Is it possible to calculate bond enthalpies using the periodic table and the molecule's geometric structure? I am interested in a way of calculating this without getting the answer from measurements or pre-existing bond enthalpies.
Firstly the following basic facts can be helpful :
- Ionic bond is stronger than covalent bond in most cases .
- A metal non-metal bond is more ionic.
- Non-metal non-metal bond is covalent in nature.
By considering Valence Bond Theory , we can draw the fact that overlapping of larger orbitals ( usually of large atoms ) with smaller orbitals is less efficient and will result in a weaker bond .
For example ,
HF>HCl>HBr>HI is the order of their bond strengths .
This is because of the fact that as we go down the group , atomic size increases and so does its p-orbital which takes part in the overlapping with small s-orbital of H , making it a weaker bond .

▬▬▬

**Tasks to carry out**
a: List every hydrogen compound named in the bond enthalpy thread.
b: Carry on writing the bond enthalpy thread, starting right after its final sentence.

**Extracted records**
▬▬▬

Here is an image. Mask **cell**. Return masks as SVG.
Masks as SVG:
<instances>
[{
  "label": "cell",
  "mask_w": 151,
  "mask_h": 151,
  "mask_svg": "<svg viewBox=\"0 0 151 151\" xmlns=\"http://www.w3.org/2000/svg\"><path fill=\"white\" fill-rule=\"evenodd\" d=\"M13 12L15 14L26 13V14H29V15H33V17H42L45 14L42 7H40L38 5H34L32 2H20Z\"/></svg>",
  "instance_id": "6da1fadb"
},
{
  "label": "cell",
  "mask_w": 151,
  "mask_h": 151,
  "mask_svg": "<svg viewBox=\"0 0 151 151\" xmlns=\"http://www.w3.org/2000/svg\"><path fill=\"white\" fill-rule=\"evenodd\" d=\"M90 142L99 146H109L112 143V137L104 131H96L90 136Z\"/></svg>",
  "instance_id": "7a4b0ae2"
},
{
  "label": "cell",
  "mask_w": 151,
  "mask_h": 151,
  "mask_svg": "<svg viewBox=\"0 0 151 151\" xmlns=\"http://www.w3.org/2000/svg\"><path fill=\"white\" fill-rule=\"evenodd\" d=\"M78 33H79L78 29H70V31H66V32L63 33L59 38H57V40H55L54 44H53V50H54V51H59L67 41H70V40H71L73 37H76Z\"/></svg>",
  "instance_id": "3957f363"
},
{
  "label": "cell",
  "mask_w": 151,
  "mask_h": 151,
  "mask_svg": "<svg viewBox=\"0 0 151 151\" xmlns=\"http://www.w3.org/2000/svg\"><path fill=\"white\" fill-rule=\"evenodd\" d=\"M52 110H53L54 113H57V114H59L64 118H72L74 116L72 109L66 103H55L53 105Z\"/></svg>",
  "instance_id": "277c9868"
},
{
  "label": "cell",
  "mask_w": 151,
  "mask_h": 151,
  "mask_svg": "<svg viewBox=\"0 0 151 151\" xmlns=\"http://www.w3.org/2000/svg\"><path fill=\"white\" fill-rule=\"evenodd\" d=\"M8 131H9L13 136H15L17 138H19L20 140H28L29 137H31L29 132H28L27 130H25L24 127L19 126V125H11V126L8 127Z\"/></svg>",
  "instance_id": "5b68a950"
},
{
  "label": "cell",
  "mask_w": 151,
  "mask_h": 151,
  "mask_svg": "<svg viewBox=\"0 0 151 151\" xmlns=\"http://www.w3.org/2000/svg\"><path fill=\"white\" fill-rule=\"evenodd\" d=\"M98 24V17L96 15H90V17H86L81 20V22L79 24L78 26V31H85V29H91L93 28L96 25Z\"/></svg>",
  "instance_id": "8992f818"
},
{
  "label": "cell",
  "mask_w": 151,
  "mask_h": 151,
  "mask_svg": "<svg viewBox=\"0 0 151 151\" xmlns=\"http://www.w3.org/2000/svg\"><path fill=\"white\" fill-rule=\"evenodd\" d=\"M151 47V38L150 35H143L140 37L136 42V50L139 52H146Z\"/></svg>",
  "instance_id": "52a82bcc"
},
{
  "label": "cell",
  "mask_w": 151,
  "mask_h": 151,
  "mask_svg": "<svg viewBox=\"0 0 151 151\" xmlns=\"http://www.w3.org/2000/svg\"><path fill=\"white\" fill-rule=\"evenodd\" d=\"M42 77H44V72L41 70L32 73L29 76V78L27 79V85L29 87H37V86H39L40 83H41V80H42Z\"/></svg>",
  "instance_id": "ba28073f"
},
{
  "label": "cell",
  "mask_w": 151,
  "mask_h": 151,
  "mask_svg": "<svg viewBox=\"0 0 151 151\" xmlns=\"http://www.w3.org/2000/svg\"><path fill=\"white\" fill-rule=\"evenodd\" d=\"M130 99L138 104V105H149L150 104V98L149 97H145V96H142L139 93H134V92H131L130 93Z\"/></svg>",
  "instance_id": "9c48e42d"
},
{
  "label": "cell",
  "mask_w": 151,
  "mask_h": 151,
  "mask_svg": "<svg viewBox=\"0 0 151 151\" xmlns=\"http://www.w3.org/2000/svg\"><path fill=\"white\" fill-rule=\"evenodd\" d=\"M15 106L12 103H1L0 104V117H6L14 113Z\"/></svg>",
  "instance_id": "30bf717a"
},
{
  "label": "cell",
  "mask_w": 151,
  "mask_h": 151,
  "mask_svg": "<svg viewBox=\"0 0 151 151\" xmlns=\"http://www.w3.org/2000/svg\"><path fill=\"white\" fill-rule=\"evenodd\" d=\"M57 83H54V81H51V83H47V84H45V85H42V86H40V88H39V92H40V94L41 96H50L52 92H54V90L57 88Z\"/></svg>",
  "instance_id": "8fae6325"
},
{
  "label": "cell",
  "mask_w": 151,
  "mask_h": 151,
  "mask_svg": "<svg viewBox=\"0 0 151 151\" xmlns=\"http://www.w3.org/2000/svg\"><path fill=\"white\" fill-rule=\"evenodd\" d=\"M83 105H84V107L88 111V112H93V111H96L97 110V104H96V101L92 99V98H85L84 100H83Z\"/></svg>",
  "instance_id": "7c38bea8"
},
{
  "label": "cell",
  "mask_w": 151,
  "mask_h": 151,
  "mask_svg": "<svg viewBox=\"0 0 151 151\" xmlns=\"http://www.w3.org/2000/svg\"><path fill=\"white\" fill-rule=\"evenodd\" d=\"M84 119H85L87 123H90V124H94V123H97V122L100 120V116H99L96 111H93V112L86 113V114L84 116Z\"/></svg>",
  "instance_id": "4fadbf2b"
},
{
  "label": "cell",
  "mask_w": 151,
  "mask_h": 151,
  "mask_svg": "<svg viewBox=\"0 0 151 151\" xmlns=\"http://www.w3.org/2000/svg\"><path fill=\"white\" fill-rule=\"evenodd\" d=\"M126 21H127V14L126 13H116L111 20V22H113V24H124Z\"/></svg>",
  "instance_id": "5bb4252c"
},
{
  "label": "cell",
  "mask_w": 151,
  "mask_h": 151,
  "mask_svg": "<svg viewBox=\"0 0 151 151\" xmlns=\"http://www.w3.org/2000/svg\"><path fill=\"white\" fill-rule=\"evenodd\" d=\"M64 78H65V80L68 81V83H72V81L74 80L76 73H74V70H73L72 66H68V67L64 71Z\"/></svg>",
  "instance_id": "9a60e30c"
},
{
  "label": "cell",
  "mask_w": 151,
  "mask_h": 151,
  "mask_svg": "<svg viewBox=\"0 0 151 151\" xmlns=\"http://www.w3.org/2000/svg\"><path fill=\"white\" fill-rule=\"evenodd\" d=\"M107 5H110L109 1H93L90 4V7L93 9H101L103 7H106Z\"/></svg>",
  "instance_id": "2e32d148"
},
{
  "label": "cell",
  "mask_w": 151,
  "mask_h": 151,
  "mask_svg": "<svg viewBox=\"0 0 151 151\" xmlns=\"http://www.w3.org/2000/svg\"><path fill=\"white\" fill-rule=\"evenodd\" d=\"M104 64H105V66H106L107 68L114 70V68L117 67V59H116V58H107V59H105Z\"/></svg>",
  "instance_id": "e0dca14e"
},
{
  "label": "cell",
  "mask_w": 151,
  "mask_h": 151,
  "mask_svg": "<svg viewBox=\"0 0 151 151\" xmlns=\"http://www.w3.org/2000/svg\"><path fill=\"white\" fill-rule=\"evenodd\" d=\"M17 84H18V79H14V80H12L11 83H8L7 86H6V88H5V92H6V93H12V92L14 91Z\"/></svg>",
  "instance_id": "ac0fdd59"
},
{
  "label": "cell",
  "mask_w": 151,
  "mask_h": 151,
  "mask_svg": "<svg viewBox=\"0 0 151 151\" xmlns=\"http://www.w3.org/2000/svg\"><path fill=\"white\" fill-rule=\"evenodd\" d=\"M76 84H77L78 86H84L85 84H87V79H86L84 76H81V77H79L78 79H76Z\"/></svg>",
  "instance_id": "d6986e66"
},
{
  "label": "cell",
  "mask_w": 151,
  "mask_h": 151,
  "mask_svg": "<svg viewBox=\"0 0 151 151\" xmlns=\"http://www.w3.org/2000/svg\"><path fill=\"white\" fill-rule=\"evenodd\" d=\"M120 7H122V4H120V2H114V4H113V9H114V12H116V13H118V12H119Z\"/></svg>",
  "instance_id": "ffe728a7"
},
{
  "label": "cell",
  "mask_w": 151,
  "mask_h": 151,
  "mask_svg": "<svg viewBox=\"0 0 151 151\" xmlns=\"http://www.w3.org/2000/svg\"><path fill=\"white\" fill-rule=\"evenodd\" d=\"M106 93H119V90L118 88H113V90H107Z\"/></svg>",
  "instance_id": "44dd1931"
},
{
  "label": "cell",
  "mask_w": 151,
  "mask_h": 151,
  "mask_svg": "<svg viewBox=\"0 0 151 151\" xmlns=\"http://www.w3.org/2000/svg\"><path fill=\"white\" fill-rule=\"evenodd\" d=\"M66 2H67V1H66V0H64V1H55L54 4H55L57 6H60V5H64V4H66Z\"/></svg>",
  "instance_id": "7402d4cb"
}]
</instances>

▬▬▬

**Exercise answers**
a: HF, HCl, HBr, HI

b:
Electronic configurations of various elements ( which is derived from the atomic number provided in the periodic table ) can be used to make the Lewis structures of most molecules and then the number of covalent bonds can tell comparitive enthalpies. ( more the bonds , more is the enthalpy )
Also , some Periodic tables try to be more informative and provide Pauling EN alongside the atomic number and mass . In that case , bond polarity can be measured by calculating the EN difference . Usually , more the polarity of the covalent bonds, more they act like an ionic bond and are more stable .
Though these tips can be of help in most comparisons , relying on actual values cover anomalous behaviors and exceptions which bump along our ways .